Assignment >> If the records include pictures, omit them and set down everything else verbatim.

Provided entries >>

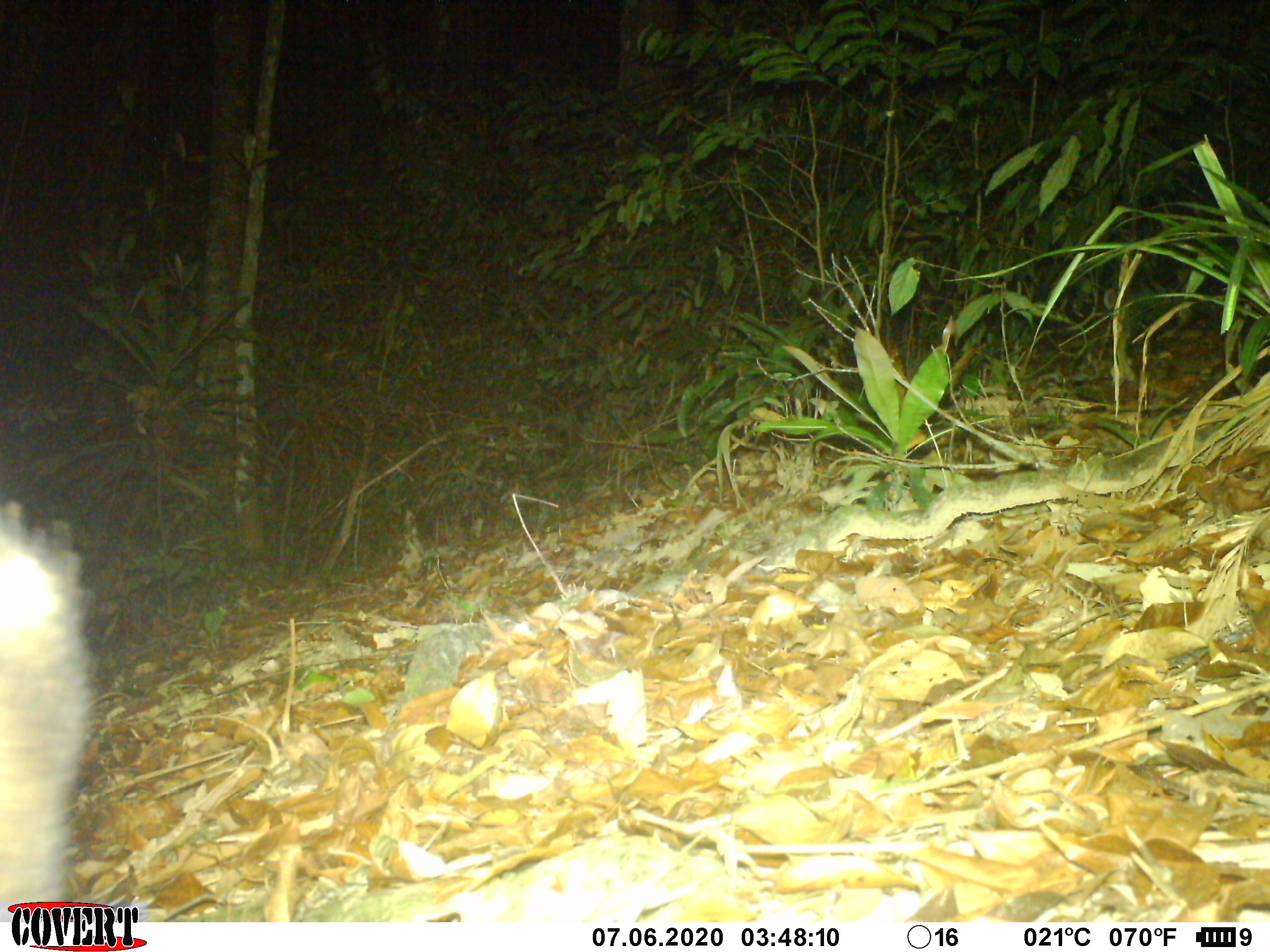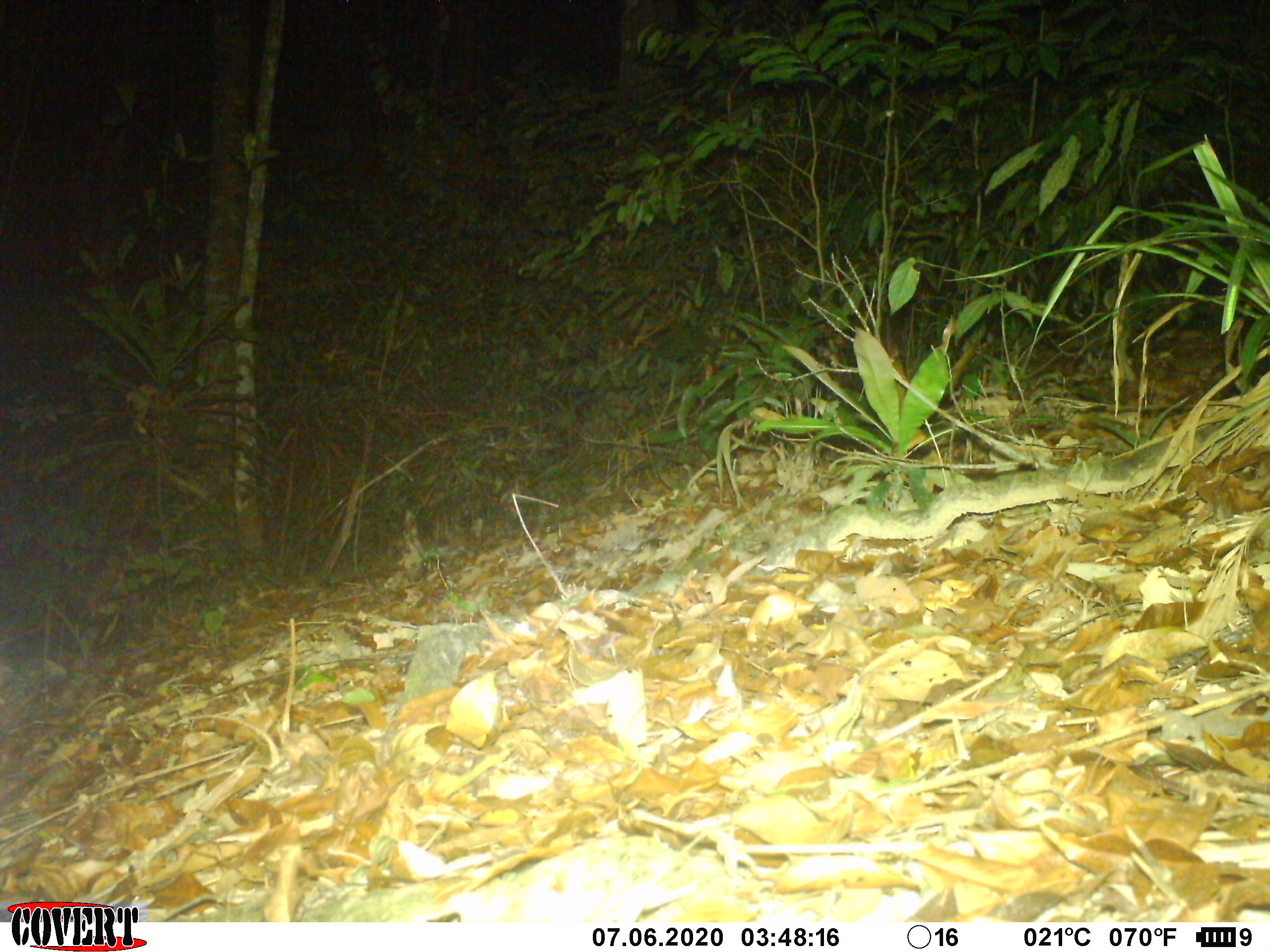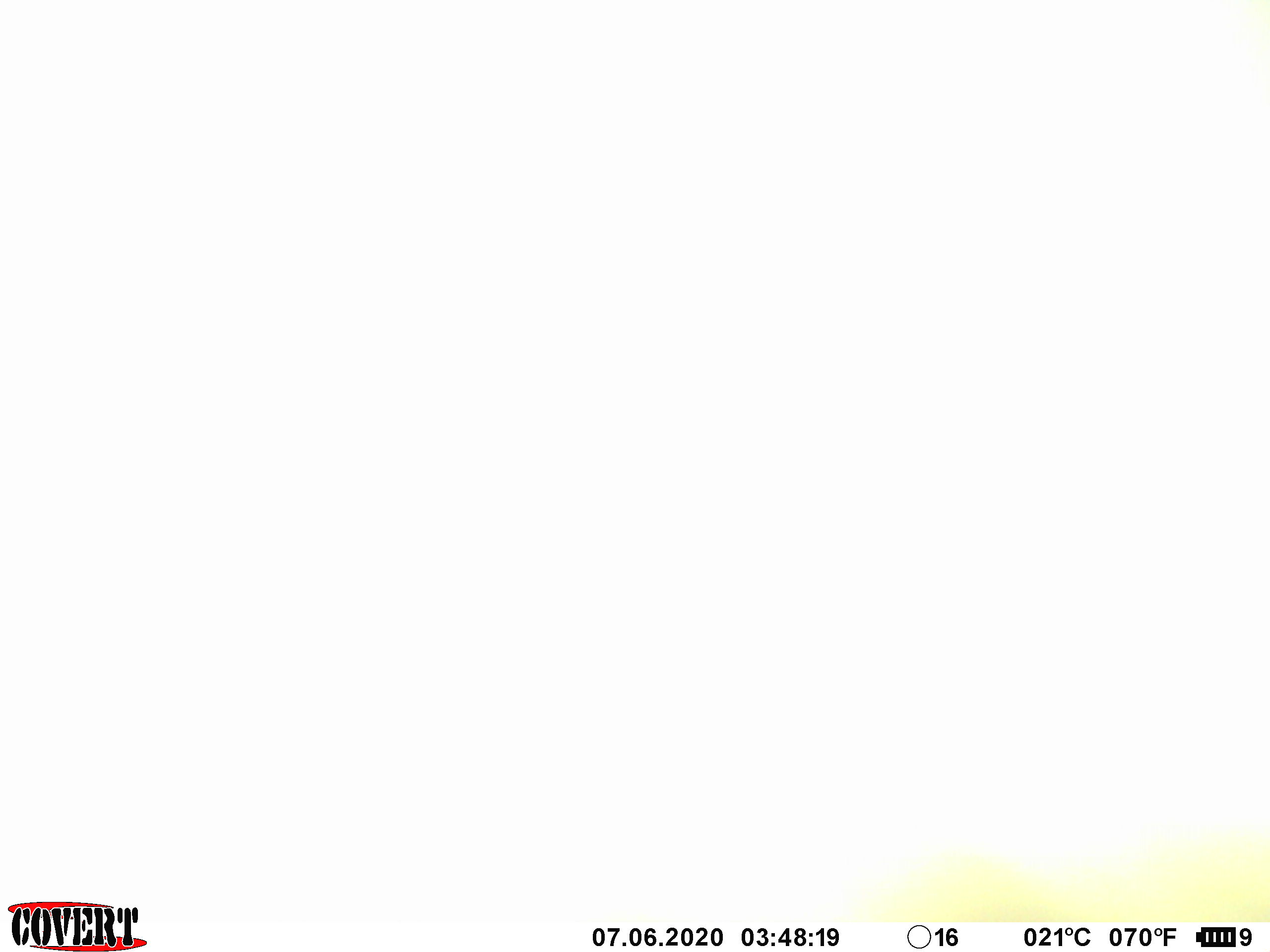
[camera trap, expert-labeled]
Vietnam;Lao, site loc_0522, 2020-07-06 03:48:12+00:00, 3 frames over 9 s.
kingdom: Animalia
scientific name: Animalia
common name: animal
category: unidentified animal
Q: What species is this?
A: Unidentified animal (animal) (Animalia).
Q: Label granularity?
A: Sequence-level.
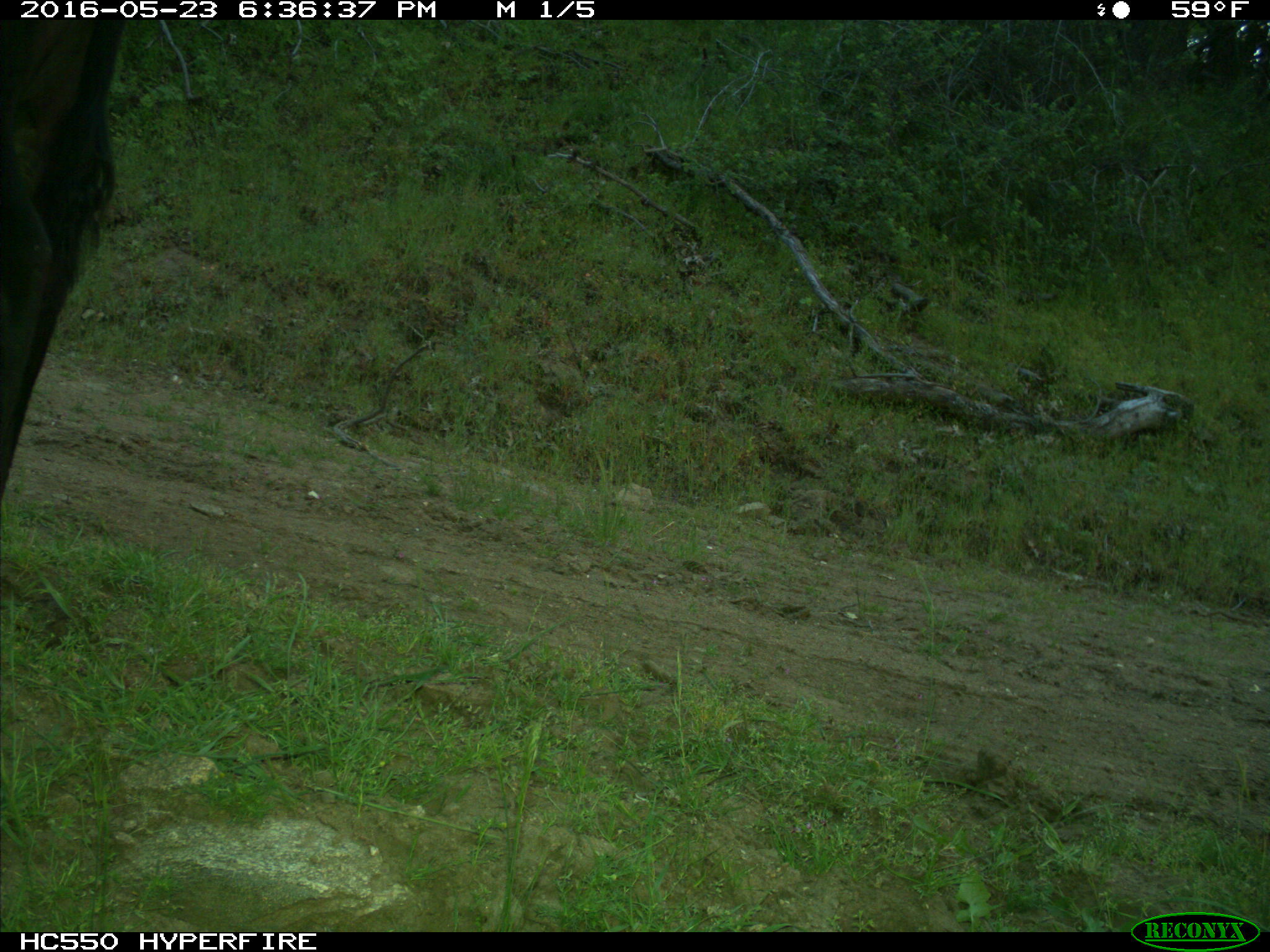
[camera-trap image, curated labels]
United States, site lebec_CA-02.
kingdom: Animalia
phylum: Chordata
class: Mammalia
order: Artiodactyla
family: Bovidae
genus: Bos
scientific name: Bos taurus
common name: domestic cow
Bos taurus (domestic cow).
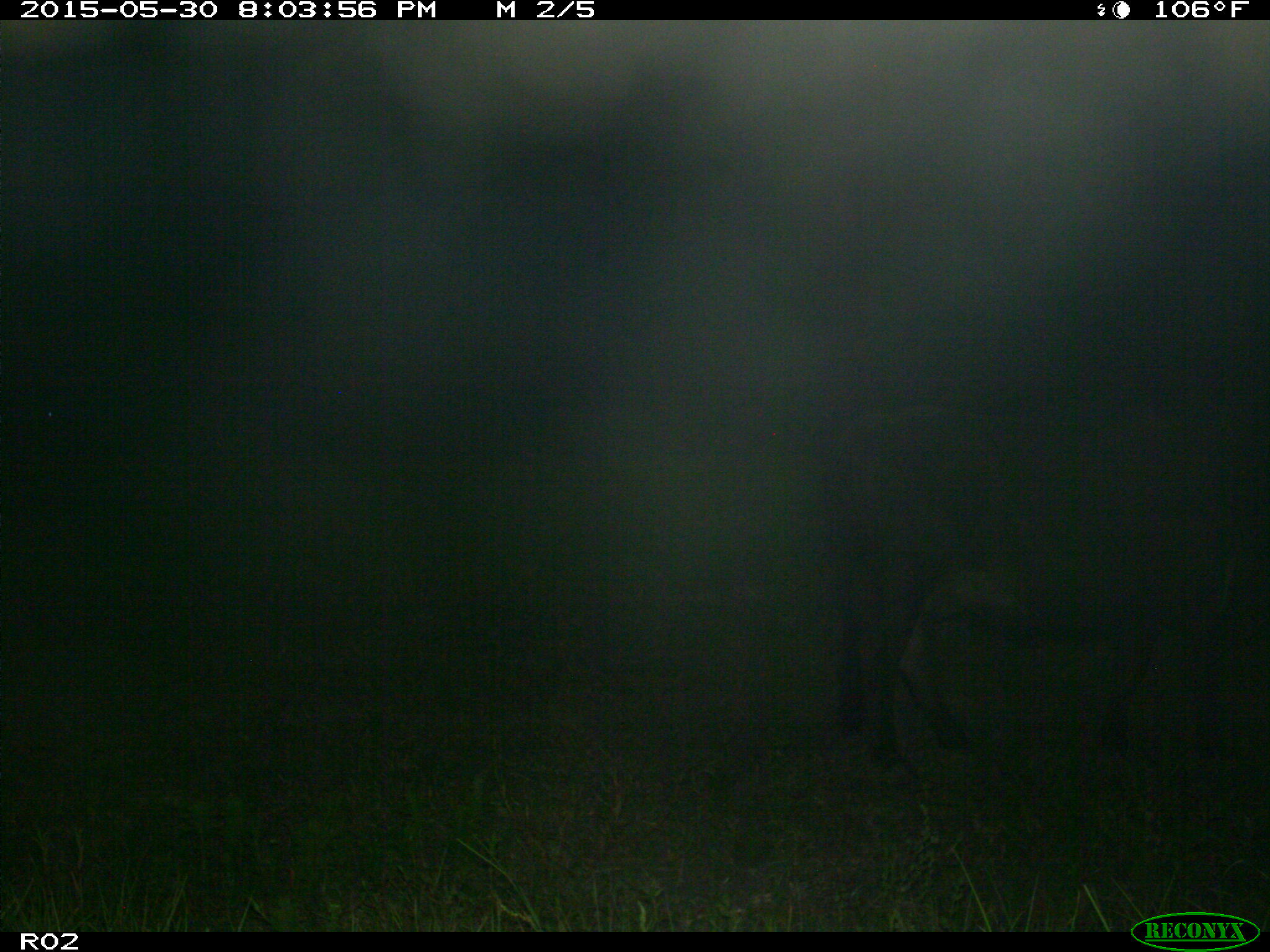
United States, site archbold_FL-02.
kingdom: Animalia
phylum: Chordata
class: Mammalia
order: Artiodactyla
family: Bovidae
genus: Bos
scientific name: Bos taurus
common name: domestic cow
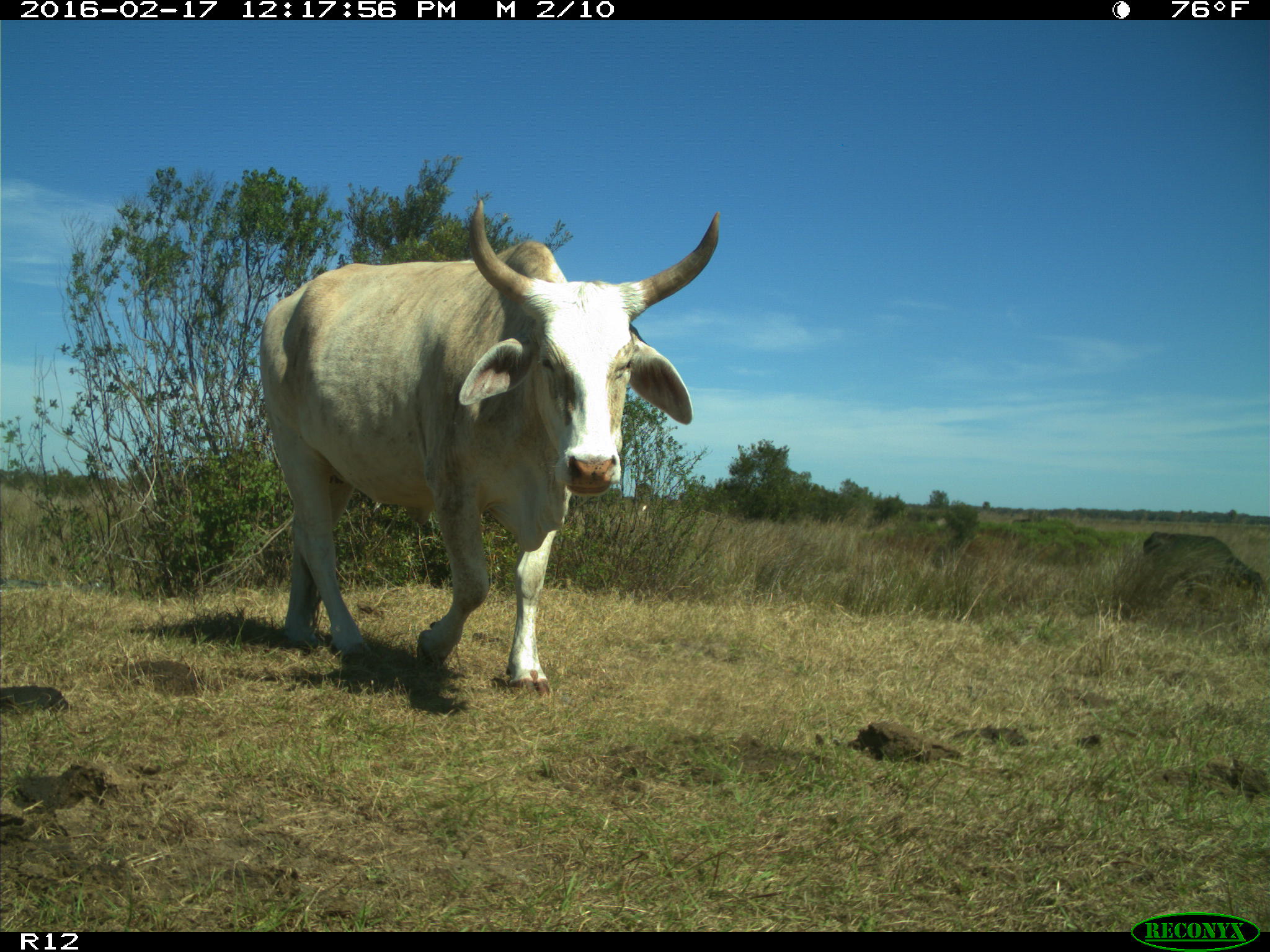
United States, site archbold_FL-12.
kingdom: Animalia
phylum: Chordata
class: Mammalia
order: Artiodactyla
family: Bovidae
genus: Bos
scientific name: Bos taurus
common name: domestic cow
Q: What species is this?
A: Bos taurus (domestic cow).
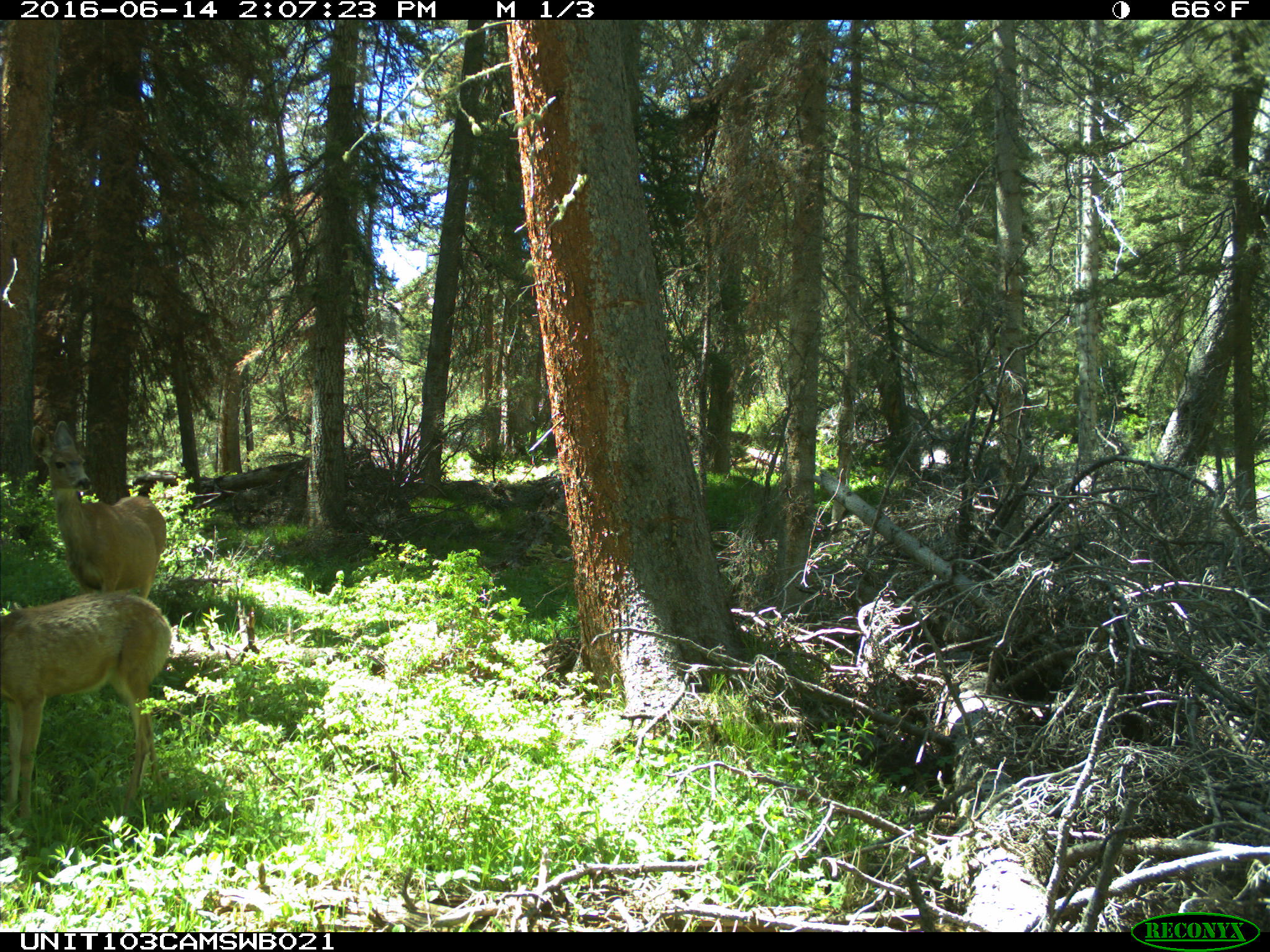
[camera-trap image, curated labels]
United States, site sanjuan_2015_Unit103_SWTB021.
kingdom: Animalia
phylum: Chordata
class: Mammalia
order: Artiodactyla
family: Cervidae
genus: Odocoileus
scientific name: Odocoileus hemionus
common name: mule deer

Worked solution >>
[camera trap, expert-labeled]
Vietnam;Lao, site loc_0522, 2020-07-06 03:48:12+00:00, 3 frames over 9 s.
kingdom: Animalia
scientific name: Animalia
common name: animal
category: unidentified animal
Q: What species is this?
A: Unidentified animal (animal) (Animalia).
Q: Label granularity?
A: Sequence-level.
[camera-trap image, curated labels]
United States, site lebec_CA-02.
kingdom: Animalia
phylum: Chordata
class: Mammalia
order: Artiodactyla
family: Bovidae
genus: Bos
scientific name: Bos taurus
common name: domestic cow
Bos taurus (domestic cow).
United States, site archbold_FL-02.
kingdom: Animalia
phylum: Chordata
class: Mammalia
order: Artiodactyla
family: Bovidae
genus: Bos
scientific name: Bos taurus
common name: domestic cow
United States, site archbold_FL-12.
kingdom: Animalia
phylum: Chordata
class: Mammalia
order: Artiodactyla
family: Bovidae
genus: Bos
scientific name: Bos taurus
common name: domestic cow
Q: What species is this?
A: Bos taurus (domestic cow).
[camera-trap image, curated labels]
United States, site sanjuan_2015_Unit103_SWTB021.
kingdom: Animalia
phylum: Chordata
class: Mammalia
order: Artiodactyla
family: Cervidae
genus: Odocoileus
scientific name: Odocoileus hemionus
common name: mule deer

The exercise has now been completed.